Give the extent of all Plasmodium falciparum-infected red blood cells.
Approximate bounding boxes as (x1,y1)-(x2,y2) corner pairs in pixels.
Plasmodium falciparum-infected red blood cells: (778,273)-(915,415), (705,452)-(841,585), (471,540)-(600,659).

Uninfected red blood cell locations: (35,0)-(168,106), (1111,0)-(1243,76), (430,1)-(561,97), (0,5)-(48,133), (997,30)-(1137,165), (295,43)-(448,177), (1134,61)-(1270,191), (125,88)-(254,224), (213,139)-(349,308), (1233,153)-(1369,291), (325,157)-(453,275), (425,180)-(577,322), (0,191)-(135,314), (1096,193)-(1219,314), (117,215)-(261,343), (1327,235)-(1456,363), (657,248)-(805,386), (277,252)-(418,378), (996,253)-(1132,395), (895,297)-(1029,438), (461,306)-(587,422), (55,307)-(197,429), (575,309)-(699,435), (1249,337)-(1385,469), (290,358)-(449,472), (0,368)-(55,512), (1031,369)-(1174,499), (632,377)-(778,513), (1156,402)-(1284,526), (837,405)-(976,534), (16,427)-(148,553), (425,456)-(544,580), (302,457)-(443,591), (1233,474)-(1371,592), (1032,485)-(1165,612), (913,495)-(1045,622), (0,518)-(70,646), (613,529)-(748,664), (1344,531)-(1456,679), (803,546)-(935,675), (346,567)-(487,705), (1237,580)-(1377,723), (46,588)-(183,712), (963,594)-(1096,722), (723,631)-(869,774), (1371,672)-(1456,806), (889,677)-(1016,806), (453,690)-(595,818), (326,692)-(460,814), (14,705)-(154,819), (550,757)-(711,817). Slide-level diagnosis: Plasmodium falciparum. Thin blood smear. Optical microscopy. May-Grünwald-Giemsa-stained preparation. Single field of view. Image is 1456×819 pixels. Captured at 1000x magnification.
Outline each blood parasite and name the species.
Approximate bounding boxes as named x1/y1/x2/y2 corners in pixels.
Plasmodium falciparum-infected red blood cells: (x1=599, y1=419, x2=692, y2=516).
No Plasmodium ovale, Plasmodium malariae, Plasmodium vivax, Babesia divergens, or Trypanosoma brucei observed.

··········

What you need to do: The full set of entries, copied exactly, is the expected answer.

Answer box:
Give the extent of all Plasmodium falciparum-infected red blood cells.
Approximate bounding boxes as (x1,y1)-(x2,y2) corner pairs in pixels.
Plasmodium falciparum-infected red blood cells: (778,273)-(915,415), (705,452)-(841,585), (471,540)-(600,659).

Uninfected red blood cell locations: (35,0)-(168,106), (1111,0)-(1243,76), (430,1)-(561,97), (0,5)-(48,133), (997,30)-(1137,165), (295,43)-(448,177), (1134,61)-(1270,191), (125,88)-(254,224), (213,139)-(349,308), (1233,153)-(1369,291), (325,157)-(453,275), (425,180)-(577,322), (0,191)-(135,314), (1096,193)-(1219,314), (117,215)-(261,343), (1327,235)-(1456,363), (657,248)-(805,386), (277,252)-(418,378), (996,253)-(1132,395), (895,297)-(1029,438), (461,306)-(587,422), (55,307)-(197,429), (575,309)-(699,435), (1249,337)-(1385,469), (290,358)-(449,472), (0,368)-(55,512), (1031,369)-(1174,499), (632,377)-(778,513), (1156,402)-(1284,526), (837,405)-(976,534), (16,427)-(148,553), (425,456)-(544,580), (302,457)-(443,591), (1233,474)-(1371,592), (1032,485)-(1165,612), (913,495)-(1045,622), (0,518)-(70,646), (613,529)-(748,664), (1344,531)-(1456,679), (803,546)-(935,675), (346,567)-(487,705), (1237,580)-(1377,723), (46,588)-(183,712), (963,594)-(1096,722), (723,631)-(869,774), (1371,672)-(1456,806), (889,677)-(1016,806), (453,690)-(595,818), (326,692)-(460,814), (14,705)-(154,819), (550,757)-(711,817). Slide-level diagnosis: Plasmodium falciparum. Thin blood smear. Optical microscopy. May-Grünwald-Giemsa-stained preparation. Single field of view. Image is 1456×819 pixels. Captured at 1000x magnification.
Outline each blood parasite and name the species.
Approximate bounding boxes as named x1/y1/x2/y2 corners in pixels.
Plasmodium falciparum-infected red blood cells: (x1=599, y1=419, x2=692, y2=516).
No Plasmodium ovale, Plasmodium malariae, Plasmodium vivax, Babesia divergens, or Trypanosoma brucei observed.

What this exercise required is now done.